Kepala SMAS Muslimat Samalanga ini menyebutkan pada akhirnya, estetika yang tercipta dalam pembuatan bulukat kuah tuhe ini bukan hanya soal tampilan atau rasa, tetapi juga tentang proses. Kesabaran, gotong royong, dan kebersamaan adalah nilai-nilai yang menghidupkan estetika tersebut.
Bagi para santriwati di Dayah Putri Muslimat, memasak kuah tuhe bukan hanya sekadar menyajikan makanan, tetapi juga menghidupkan kembali nilai-nilai luhur yang telah diajarkan oleh para leluhur mereka.
''Hari Santri Nasional 2024 ini menjadi pengingat bagi kita semua bahwa dalam setiap tradisi, terdapat nilai-nilai penting yang harus dijaga dan diterapkan dalam kehidupan sehari-hari,' sambungnya
Dosen UNISAI Samalanga yang juga dosen pascasarjana UIN Ar-Raniry Banda Aceh menguraikan bahwa relevansi tradisi di era digital  tidak boleh membuat kita melupakan esensi dari tradisi itu sendiri.
''Bulukat kuah tuhe adalah simbol dari kesabaran, gotong royong, dan kebersamaan yang tetap relevan di tengah dinamika dunia yang terus berubah,'' paparnya.
Abah H. Tu Ahmadallah, pimpinan Dayah Putri Muslimat, memberikan pandangannya yang mendalam terkait kuliner tradisional bulukat kuah tuhe dan kaitannya dengan Hari Santri Nasional (HSN). Menurutnya, kuah tuhe bukan hanya sekadar makanan, tetapi simbol dari warisan budaya Aceh yang kaya akan nilai-nilai luhur, terutama yang berkaitan dengan kebersamaan dan gotong royong.
"Kuliner endatu seperti kuah tuhe ini mengajarkan kita banyak hal. Dalam setiap prosesnya, ada nilai kesabaran, keikhlasan, dan kerjasama yang selalu diajarkan oleh para leluhur kita. Ini sangat sesuai dengan semangat yang kita junjung tinggi dalam peringatan Hari Santri Nasional," ujar Abah H. Tu Ahmadallah dengan penuh kebanggaan.

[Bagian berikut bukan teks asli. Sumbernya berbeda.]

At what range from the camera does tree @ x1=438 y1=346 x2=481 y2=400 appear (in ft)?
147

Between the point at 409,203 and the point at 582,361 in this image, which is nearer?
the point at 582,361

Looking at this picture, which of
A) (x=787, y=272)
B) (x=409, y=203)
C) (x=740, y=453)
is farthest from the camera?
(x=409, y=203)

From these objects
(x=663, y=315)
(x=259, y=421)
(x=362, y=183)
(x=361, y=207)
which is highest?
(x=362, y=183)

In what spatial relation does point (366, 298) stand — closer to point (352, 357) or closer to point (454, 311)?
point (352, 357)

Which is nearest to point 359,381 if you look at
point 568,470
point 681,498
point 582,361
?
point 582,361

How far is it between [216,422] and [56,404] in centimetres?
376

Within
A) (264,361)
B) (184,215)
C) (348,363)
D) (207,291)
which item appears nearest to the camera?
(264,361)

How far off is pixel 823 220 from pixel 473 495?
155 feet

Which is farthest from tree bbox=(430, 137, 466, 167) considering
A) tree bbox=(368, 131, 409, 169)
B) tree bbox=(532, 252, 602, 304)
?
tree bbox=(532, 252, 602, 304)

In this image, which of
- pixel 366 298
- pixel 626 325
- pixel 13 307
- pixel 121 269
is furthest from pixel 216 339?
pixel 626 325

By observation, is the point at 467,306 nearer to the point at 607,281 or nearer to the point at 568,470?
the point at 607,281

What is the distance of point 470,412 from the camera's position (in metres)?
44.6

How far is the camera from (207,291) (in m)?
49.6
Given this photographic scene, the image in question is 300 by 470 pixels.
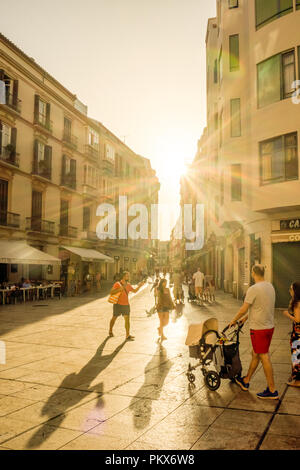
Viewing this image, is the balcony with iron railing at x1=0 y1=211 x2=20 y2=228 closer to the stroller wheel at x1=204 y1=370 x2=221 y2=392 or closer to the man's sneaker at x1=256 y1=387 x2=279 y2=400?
the stroller wheel at x1=204 y1=370 x2=221 y2=392

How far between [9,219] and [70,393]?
2179 cm

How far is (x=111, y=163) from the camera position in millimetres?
45312

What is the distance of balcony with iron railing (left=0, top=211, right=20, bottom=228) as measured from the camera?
83.1 feet

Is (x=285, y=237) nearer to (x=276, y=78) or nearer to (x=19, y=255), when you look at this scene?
(x=276, y=78)

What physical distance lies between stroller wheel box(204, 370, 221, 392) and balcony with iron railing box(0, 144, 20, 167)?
22.6m

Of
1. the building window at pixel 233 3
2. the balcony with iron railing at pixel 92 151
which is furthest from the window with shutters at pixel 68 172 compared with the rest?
the building window at pixel 233 3

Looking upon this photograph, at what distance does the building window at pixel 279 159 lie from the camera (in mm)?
16406

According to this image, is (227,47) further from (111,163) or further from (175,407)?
(111,163)

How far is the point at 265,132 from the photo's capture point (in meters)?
17.3

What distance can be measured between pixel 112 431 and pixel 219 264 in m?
30.4

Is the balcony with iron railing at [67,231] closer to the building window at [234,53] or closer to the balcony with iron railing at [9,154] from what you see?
the balcony with iron railing at [9,154]

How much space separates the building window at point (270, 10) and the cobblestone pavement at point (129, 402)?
46.0 feet
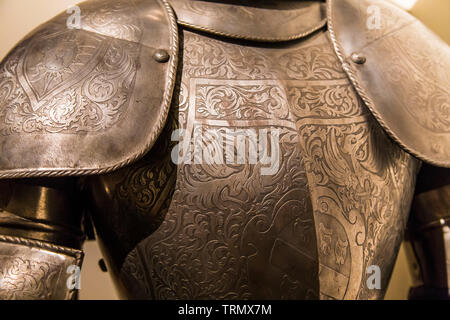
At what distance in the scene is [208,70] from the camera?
2.97ft

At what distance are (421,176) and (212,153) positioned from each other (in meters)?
0.46

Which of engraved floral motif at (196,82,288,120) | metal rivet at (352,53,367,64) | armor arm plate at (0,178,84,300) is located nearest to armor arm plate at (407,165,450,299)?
metal rivet at (352,53,367,64)

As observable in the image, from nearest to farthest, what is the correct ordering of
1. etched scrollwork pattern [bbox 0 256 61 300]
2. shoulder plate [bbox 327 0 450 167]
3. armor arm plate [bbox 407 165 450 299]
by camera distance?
etched scrollwork pattern [bbox 0 256 61 300] < shoulder plate [bbox 327 0 450 167] < armor arm plate [bbox 407 165 450 299]

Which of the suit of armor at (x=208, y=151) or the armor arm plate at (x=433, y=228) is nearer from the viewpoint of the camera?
the suit of armor at (x=208, y=151)

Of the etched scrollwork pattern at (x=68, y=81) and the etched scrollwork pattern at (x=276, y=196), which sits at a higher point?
the etched scrollwork pattern at (x=68, y=81)

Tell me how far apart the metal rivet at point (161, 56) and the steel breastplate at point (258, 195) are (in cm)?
4

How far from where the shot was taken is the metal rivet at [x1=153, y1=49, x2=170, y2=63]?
88 centimetres

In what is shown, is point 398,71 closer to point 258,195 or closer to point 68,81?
point 258,195

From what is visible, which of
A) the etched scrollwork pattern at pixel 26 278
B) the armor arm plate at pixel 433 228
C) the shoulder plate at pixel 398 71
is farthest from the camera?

Ia juga menegaskan bahwa momen seperti HSN adalah waktu yang tepat untuk mengenang kembali perjuangan dan nilai-nilai luhur yang diwariskan oleh generasi terdahulu, termasuk tradisi kuliner. "Kita merayakan HSN bukan hanya untuk mengenang perjuangan santri di masa lalu, tetapi juga untuk melanjutkan warisan budaya kita yang kaya, seperti bulukat kuah tuhe. Dengan cara ini, santri tidak hanya belajar ilmu agama, tetapi juga melestarikan kearifan lokal yang menjadi identitas kita," tambahnya.
Abah H. Tu Ahmadallah berharap bahwa dengan peringatan HSN dan kegiatan memasak kuah tuhe bersama, para santri bisa semakin memahami pentingnya menjaga tradisi leluhur sambil tetap relevan di zaman modern.
"Semoga santri dan masyarakat tidak hanya menikmati lezatnya kuah tuhe, tetapi juga merenungkan nilai-nilai luhur yang terkandung di dalamnya. Tradisi ini adalah bagian dari identitas kita yang harus terus kita lestarikan, terutama di tengah dinamika dunia yang semakin modern," pungkasnya.